Пока мы занимались дикционными упражнениями, он кое-как справлялся со своими обязанностями, но когда мы перешли к художественному чтению, Шемаев оказался бессилен нам помочь, и мы были предоставлены самим себе. Выслушав чтение какой-нибудь басни или стихотворения, он говорил: «Что ж, недурно – только надо закруглить». При этом делал кругообразное движение правой рукой. Никто не понимал, что это означало, но он неизменно повторял эту фразу. Как ученики курсов мы имели право бесплатно посещать все спектакли Александринского театра и широко этим пользовались. На выхода нас, первокурсников, не брали, и мы с завистью смотрели на старших учеников, участвовавших в народных сценах.
Занятия шли вяло, неинтересно. В 2 часа дня они кончались, и начиналось томительное ожидание Давыдова. Мы слонялись по коридорам, а уйти было нельзя, так как никто не знал, в котором часу он придет. Он мог прийти сразу после репетиции в Александрийском театре. И нередко, прождав его до 6 часов вечера, мы, огорченные, уходили домой. Иногда он присылал записочку: «Дорогие друзья, страшная головная боль удерживает меня дома»… Всякое появление Владимира Николаевича было для нас настоящим праздником.

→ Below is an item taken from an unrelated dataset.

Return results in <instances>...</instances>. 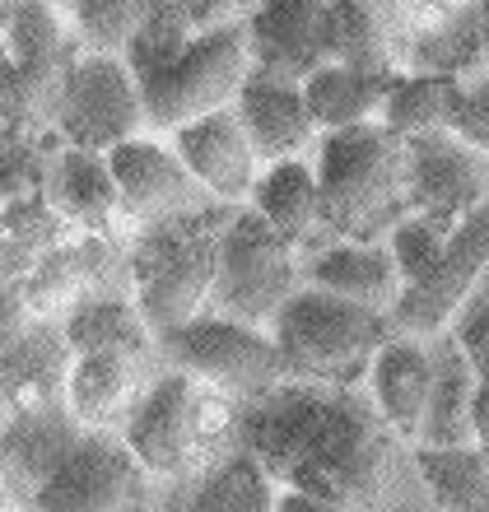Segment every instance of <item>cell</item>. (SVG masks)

После первичных дикционных упражнений и логического чтения прозы Владимир Николаевич переходил к чтению басен. При чтении басен он требовал от учеников предельной простоты, естественной разговорной формы, наивности. Особенно ценил Давыдов непосредственность. Среди учеников нашего курса был болгарин Кирчев. Его юмор при чтении басен, выразительность и настоящая наивность радовали Давыдова, он слушал, восхищенно улыбался и говорил: «Ну что ж, это хорошо настолько, что я не буду поправлять, чтобы не лишать вас своеобразия юмора».